Posted by arssanguinus on 4/3/2015 9:57:00 AM (view original):
Posted by dahsdebater on 4/3/2015 3:21:00 AM (view original):
Posted by arssanguinus on 4/2/2015 8:56:00 PM (view original):
Mine is generally Pts/(Fg+(.44*fta)-orb+to)
He comes out as 1.056, which is generally a somewhat marginally efficient but acceptable scorer. However, the fact that its at such volume makes it more than acceptable. Still, I think with slightly less distro he would go up significantly.

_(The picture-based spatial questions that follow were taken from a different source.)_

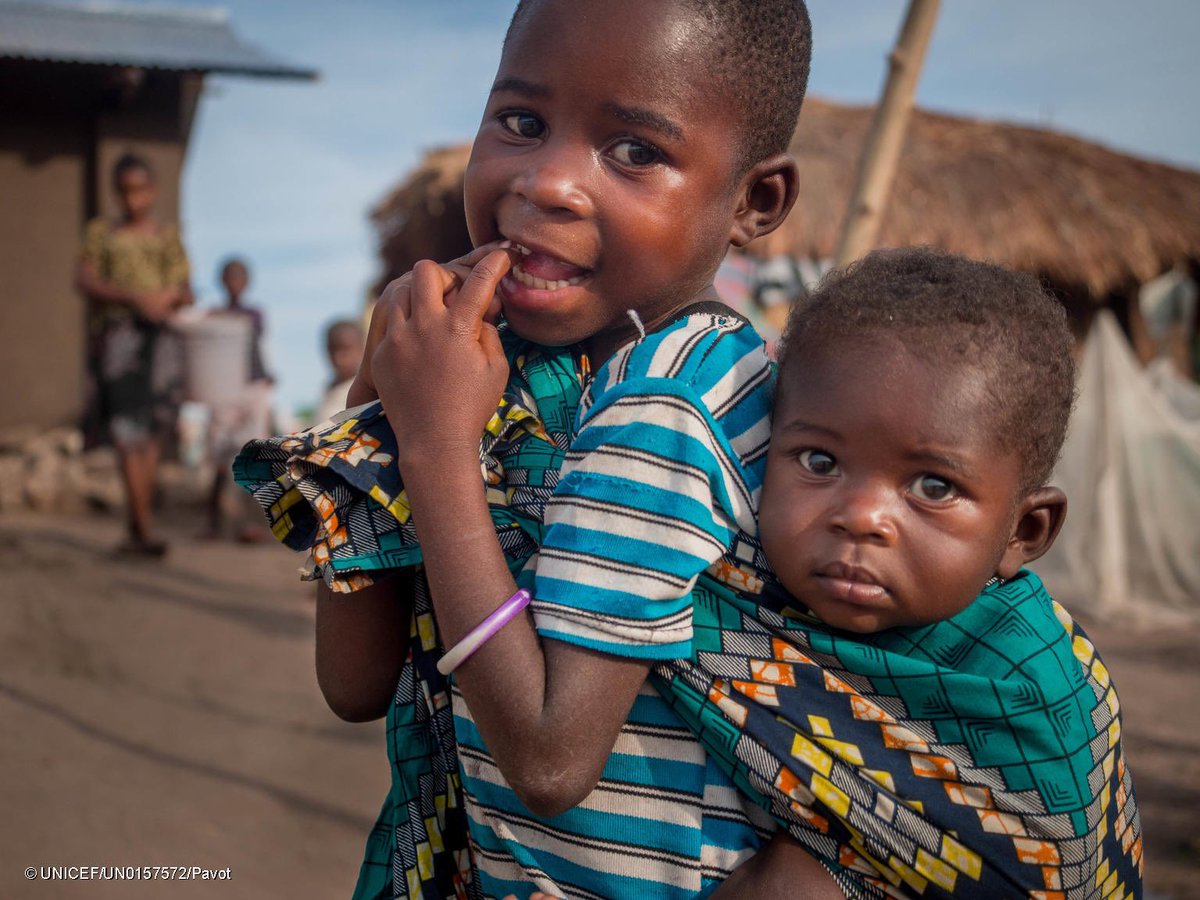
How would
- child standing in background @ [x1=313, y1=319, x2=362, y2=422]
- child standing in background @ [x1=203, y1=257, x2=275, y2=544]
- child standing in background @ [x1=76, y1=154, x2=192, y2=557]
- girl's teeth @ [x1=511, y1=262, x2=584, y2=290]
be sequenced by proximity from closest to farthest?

I was using .4*FTA, and I don't subtract ORb. I don't know why you would. It has nothing to do with offensive efficiency; if anything, you should adjust in the other direction for offensive rebounding, since FG% on putbacks is substantially higher for most guys than on shots in play.
And? Their rebounding skill is getting them easy shots which they then convert - often enough off of their own misses.
That's why I don't try to adjust against putbacks, though I've seen people do it. But I certainly wouldn't count ORb against total possessions. They're adding a possession, but they aren't really part of the offensive, so I don't see how they should factor into offensive efficiency. Gaining you another possession is gaining you another possession, whether you do it via ORb, DRb, steal, causing the opposing shooter to miss via superior defense, etc. Obviously other than ORb and Stl, the weights aren't the same, as gaining a possession has multiple factors (IE the miss + the rebound). But if you're going to include gaining possession, you're not talking PPP anymore, and you're moving toward something similar to PER.
If you're using PPP to calculate distro, if anything, you should be reducing the PPP value for players who get a lot of ORb, because they're getting easy points outside the flow of the offense and it doesn't reflect their efficiency in a standard half-court possession, which is what you should care about in setting distro.